The CNN network quoted several unnamed sources saying the gunman had been found dead inside the center.
And local News 10 Now television said that the town police chief told them "the building is secure and everyone alive is out."
As many as 13 people may have been killed in a rampage by a gunman believed to be holding dozens of hostages at a civic cenre in the upstate New York town of Binghamton, local radio reported.
"A dozen or more may have died in the last two hours," Bob Joseph, news director of local WNBF Radio, told CNN, quoting sources.
Reports said the gunman may have also taken between 20 and about 40 hostages in the civic centre in the small city located 135 miles (217 kilometres) northwest of New York city, near the border with Pennsylvania.
Police armed with automatic rifles surrounded the building as officers carried out several stretchers, CNN television footage showed.
The local Press and Sun-Bulletin newspaper reported that at least four people were shot and that 41 hostages were in the building -- 15 in a closet and 26 in the boiler room.
According to Joseph, the guman was believed to have parked a car so that it blocked the back door of the civic centre, preventing escape.
Last month, a man killed 10 people, many of them family members, in a shooting rampage in Alabama.
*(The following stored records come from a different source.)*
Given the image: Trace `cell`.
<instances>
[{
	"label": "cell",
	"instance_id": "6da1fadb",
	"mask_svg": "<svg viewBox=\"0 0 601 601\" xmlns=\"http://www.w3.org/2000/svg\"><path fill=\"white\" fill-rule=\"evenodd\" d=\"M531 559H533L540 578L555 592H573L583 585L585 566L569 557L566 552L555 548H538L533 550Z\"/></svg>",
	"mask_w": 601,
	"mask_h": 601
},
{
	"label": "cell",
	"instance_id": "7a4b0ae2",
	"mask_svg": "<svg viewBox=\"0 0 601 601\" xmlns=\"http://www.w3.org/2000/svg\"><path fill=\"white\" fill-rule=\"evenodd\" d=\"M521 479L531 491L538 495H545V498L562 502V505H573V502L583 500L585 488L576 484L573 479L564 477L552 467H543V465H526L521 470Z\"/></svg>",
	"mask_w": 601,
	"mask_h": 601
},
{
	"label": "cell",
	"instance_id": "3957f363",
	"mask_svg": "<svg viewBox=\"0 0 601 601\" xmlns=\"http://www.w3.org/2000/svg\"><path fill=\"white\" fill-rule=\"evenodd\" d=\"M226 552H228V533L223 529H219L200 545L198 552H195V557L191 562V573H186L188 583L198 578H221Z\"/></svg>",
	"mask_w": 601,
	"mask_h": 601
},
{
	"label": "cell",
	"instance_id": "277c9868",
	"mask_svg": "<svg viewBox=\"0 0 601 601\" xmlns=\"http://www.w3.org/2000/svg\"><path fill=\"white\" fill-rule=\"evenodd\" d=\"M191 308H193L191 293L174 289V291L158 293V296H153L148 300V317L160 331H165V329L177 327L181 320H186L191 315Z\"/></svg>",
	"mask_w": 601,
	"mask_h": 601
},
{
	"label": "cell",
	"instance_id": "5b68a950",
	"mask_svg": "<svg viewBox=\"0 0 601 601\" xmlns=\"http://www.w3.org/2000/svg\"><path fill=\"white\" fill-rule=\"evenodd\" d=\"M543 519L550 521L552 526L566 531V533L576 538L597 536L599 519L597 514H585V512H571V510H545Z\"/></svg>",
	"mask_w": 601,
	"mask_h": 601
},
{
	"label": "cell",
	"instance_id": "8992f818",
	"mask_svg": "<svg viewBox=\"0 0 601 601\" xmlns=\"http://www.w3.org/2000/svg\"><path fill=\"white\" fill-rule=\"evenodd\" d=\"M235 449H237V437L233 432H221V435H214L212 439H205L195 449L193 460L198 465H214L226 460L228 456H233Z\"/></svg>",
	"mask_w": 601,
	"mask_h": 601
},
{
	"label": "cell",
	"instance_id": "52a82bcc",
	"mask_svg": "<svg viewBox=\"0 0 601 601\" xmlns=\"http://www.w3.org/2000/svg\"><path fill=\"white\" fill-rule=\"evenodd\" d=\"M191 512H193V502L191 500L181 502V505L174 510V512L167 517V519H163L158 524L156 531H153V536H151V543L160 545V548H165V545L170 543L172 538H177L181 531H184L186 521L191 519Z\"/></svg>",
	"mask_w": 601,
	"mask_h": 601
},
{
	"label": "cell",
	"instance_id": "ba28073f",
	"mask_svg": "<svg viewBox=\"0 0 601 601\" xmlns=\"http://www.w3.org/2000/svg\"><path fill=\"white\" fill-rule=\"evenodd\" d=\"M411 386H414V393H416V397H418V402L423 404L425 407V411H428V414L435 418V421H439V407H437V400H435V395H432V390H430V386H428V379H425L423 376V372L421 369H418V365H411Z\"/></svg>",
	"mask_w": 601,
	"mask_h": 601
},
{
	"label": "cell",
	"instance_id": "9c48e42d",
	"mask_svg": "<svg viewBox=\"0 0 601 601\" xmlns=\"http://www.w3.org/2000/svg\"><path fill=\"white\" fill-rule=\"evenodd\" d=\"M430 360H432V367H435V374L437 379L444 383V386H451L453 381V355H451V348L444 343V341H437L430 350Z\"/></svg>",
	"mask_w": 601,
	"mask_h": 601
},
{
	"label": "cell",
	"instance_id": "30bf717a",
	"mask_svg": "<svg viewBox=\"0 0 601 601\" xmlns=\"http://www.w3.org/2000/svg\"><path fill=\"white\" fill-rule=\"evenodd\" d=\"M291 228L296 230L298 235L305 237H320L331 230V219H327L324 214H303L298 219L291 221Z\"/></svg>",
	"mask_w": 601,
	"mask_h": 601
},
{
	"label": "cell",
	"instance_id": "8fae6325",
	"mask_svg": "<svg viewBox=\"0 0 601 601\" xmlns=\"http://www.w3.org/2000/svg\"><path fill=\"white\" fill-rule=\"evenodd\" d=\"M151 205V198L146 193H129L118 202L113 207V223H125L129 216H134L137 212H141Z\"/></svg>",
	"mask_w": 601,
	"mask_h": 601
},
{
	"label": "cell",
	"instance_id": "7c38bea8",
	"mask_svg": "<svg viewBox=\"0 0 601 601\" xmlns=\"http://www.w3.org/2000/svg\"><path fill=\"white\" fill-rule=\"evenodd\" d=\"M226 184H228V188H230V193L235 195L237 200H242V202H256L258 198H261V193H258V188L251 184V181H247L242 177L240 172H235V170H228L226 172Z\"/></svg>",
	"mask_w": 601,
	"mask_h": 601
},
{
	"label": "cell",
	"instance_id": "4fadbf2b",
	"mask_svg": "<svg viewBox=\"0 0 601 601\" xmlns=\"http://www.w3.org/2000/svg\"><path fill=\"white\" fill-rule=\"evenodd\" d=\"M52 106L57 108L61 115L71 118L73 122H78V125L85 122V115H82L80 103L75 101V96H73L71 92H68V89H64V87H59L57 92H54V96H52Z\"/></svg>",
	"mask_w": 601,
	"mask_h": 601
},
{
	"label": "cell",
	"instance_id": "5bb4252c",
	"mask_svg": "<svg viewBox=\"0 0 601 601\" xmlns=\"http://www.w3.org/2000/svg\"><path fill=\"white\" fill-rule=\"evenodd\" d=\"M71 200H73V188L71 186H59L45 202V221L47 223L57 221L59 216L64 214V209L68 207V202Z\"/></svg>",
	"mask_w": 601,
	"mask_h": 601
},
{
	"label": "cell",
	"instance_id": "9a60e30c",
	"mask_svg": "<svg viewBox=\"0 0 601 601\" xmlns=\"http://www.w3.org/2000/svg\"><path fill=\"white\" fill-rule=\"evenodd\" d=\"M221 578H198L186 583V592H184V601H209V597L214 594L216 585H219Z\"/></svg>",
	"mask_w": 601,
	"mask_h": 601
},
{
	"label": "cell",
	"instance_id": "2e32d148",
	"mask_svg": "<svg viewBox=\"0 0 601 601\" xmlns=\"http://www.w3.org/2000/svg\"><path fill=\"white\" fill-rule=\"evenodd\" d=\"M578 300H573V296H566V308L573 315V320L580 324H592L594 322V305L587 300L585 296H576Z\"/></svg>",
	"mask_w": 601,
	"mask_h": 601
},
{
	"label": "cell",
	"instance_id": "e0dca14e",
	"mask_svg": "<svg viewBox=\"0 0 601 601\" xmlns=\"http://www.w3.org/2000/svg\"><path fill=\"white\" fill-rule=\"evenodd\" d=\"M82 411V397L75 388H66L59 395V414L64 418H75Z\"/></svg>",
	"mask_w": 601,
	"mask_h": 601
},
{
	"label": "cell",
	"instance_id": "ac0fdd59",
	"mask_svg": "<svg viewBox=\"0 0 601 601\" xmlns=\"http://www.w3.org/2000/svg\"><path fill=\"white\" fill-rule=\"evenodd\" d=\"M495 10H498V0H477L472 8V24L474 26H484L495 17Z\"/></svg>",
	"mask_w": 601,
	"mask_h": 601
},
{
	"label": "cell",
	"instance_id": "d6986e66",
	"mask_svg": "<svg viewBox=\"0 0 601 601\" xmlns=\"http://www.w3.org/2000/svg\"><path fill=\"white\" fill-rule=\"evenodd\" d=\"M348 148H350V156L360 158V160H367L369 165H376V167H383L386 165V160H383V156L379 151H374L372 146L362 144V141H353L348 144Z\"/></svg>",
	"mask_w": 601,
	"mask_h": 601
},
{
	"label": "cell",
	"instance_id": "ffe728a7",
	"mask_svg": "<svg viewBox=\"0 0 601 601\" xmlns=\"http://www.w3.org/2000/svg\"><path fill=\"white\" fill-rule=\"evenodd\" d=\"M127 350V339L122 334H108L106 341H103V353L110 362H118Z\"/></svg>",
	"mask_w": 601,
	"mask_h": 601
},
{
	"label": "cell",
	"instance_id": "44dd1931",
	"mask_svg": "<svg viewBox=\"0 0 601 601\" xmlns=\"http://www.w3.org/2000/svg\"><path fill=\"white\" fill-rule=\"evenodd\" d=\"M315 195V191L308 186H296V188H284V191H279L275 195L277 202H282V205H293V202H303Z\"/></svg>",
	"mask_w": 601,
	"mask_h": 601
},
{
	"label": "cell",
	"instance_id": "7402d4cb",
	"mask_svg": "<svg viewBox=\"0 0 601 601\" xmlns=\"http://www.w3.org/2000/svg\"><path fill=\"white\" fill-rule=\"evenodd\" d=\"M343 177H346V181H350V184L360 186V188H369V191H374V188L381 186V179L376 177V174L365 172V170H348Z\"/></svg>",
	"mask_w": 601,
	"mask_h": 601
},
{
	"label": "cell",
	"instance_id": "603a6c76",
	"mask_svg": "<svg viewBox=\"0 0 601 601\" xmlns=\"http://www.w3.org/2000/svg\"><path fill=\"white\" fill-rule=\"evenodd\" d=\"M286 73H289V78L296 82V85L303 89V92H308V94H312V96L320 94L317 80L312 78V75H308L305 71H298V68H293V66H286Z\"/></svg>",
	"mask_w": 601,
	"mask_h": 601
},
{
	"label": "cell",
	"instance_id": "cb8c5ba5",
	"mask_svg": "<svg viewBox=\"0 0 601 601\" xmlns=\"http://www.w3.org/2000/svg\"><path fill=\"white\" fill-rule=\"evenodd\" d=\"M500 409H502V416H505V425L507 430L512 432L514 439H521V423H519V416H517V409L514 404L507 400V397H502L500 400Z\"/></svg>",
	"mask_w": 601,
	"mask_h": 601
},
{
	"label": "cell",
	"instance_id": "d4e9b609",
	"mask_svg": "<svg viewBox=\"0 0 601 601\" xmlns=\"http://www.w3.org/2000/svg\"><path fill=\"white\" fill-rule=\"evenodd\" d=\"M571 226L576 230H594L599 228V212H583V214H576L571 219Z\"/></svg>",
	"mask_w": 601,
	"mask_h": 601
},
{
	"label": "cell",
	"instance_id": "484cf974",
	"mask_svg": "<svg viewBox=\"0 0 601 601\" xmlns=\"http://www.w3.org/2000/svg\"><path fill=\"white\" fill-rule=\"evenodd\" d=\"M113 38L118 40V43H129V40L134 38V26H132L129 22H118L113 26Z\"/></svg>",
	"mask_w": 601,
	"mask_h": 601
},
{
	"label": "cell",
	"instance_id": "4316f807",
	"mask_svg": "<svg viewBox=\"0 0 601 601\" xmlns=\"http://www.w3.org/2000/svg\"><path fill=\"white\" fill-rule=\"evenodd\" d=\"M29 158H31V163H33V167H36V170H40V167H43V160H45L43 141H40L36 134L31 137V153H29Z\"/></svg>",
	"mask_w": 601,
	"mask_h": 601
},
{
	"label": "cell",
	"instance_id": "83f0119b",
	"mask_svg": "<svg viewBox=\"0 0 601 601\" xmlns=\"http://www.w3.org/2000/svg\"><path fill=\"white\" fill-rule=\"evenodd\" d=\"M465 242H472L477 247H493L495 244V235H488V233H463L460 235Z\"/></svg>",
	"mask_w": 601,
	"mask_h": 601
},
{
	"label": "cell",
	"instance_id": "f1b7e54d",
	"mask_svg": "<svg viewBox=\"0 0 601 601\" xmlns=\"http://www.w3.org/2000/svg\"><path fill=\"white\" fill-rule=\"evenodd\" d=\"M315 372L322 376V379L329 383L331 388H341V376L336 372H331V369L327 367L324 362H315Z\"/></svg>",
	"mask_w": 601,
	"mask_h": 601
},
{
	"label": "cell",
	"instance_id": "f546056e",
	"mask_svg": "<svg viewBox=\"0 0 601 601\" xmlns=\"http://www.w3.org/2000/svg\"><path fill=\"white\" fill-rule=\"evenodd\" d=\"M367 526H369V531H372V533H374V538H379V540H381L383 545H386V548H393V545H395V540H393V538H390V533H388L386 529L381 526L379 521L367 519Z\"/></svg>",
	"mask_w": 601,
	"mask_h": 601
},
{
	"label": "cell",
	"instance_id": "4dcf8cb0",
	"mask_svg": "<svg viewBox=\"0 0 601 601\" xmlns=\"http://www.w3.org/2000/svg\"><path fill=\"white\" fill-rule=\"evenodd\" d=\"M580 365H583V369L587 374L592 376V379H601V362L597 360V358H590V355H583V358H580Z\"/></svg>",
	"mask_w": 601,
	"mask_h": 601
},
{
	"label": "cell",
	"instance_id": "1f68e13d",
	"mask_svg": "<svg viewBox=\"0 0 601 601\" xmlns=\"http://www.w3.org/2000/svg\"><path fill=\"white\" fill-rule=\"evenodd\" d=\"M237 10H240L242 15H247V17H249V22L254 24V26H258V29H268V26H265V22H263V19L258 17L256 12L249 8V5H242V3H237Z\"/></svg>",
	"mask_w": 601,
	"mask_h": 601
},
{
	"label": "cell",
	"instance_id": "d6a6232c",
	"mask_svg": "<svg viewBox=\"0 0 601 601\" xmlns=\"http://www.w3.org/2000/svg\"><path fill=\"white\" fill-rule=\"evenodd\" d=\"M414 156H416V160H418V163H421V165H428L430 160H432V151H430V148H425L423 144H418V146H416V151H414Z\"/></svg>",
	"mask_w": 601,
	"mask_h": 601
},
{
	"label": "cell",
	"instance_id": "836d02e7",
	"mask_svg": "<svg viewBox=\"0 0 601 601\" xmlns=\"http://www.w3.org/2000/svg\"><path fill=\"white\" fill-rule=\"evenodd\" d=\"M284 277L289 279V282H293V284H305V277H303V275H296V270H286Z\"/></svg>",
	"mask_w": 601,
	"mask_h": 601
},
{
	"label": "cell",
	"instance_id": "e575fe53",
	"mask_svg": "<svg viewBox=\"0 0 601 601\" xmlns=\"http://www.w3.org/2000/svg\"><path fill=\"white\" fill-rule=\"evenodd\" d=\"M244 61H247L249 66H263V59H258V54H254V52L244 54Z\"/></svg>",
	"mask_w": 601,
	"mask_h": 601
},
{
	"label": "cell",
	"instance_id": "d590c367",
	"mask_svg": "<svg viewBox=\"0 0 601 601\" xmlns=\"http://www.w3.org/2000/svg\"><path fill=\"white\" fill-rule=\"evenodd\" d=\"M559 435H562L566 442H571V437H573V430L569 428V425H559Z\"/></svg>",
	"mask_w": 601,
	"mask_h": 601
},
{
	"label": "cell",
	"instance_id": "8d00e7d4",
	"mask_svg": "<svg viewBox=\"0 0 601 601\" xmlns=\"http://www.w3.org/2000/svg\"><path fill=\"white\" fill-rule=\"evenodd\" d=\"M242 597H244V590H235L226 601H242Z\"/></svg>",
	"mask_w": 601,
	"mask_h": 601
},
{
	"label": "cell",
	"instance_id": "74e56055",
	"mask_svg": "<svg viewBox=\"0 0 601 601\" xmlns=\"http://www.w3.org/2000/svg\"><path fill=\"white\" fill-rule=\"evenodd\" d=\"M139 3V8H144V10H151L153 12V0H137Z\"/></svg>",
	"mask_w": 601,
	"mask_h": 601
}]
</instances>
Mass shootings have become more frequent in recent years in the United States, where guns are widely available for purchase and the right to own weapons for self defense and hunting is defended by many.
On April 16, 2007, Virginia Tech, a university in Blacksburg, Virginia, became the site of the deadliest shooting rampage in modern U.S. history when a student gunman killed 32 people and himself.